Propos recueillis par Christiène Brancier, Rédactrice en chef adjointe
Trente-trois ans après sa création, pourquoi Cegid a-t-elle décidé d’ouvrir son capital à des investisseurs étrangers ? N’y avaitil pas en France des acteurs capables d’opérer un tel rachat ?
Patrick Bertrand. Nous nous sommes posés la question. Pouvions-nous trouver en France, ou même en Europe, des éditeurs de
taille moyenne - je ne parle pas de sociétés comme SAP - qui soient suffisamment importants et en capacité de racheter une
entreprise comme la nôtre ? Et bien, la réponse est Non. Il y a dans notre pays un vrai problème de fragmentation du marché,
avec de très nombreux petits acteurs, un ou deux très grands et seulement quelques ETI, comme Cegid, qui se comptent sur les
doigts d’une main. Et cela n’est malheureusement pas un facteur de dynamisme pour les entreprises du secteur car il est très
difficile dans ces conditions de faire jouer l’écosystème pour créer de la valeur ajoutée et partager un projet de développement
ambitieux dans le temps. Qui plus est, la configuration actionnariale de Cegid, ne favorisait pas vraiment un rapprochement avec
une société d’une taille similaire à la nôtre. L’opération aurait conduit à une dilution des actions. Ce n’est pas ce que nous
souhaitions. Le rachat par un autre industriel du secteur aurait, en outre, posé la question du devenir des collaborateurs, des
clients, des produits… Avec des investisseurs comme SilverLake et AltaOne, tout est beaucoup plus simple.
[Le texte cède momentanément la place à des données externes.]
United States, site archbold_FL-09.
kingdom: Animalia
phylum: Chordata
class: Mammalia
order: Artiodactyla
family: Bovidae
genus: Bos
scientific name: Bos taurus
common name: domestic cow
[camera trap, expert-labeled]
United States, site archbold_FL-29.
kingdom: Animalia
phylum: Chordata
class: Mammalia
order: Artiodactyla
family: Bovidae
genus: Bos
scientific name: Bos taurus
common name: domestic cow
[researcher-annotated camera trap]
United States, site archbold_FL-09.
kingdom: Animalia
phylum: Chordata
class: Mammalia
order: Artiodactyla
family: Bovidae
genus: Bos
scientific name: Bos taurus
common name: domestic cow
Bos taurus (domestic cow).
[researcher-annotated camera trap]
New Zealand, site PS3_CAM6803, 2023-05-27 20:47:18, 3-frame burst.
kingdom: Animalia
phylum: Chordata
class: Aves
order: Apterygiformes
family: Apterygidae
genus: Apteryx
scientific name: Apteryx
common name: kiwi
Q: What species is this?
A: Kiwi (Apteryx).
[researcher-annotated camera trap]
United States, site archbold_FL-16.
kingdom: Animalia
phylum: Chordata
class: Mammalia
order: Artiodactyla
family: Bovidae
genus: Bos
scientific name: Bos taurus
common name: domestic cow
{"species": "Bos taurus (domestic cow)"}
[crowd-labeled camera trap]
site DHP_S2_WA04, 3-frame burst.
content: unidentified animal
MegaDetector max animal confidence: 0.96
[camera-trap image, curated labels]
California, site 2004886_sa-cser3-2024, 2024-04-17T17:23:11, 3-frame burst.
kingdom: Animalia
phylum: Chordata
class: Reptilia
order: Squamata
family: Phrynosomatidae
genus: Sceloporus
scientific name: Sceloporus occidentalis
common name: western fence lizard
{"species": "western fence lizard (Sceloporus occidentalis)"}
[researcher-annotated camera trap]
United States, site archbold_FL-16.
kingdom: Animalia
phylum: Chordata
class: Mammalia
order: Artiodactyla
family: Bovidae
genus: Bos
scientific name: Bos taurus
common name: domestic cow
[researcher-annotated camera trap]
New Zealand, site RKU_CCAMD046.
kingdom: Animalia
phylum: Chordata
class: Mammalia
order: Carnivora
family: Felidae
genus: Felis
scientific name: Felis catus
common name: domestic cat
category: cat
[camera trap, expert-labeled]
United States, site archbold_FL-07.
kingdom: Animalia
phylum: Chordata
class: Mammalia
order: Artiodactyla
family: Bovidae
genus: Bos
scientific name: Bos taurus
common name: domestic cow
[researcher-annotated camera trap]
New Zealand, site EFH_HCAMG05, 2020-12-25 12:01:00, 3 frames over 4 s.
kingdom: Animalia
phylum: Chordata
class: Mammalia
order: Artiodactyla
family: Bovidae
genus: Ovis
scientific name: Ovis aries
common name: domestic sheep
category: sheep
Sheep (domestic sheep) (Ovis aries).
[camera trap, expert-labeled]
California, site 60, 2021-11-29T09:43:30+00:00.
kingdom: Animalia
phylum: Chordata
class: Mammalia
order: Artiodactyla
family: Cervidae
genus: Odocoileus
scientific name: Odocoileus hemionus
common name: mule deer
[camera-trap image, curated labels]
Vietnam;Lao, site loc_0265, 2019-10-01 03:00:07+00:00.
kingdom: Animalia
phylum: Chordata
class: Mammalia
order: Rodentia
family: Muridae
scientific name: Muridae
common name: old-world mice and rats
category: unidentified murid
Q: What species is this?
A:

SilverLake possède
déjà une vraie compétence dans l’IT (c’est même l’un des plus gros fonds d’investissements du secteur avec dans son portefeuille
des acteurs comme Avaya, Dell, Alibaba, Talend, Broadcom ou encore Solar Winds, ndlr). Et AltaOne Capital a dans son ADN la
volonté de travailler avec des entrepreneurs, souvent fondateurs de leur entreprise, pour leur permettre de devenir des leaders
de leur secteur. Avec ces deux nouveaux partenaires à nos côtés, nous allons pouvoir accélérer encore notre stratégie de
développement. Leur arrivée ne change pas nos projets. C’est un moteur supplémentaire à leur réalisation. Et c’est bien là
l’essentiel. Quant à la question de leur origine géographique… J’aimerais bien savoir depuis quand la nature de l’actionnariat
qualifie la nationalité d’une entreprise ! Cegid reste un groupe au savoir-faire français. Avec, à sa tête, les mêmes hommes : JeanMichel Aulas, son fondateur, demeure président du Conseil d’administration et je continue d’en assurer la direction générale.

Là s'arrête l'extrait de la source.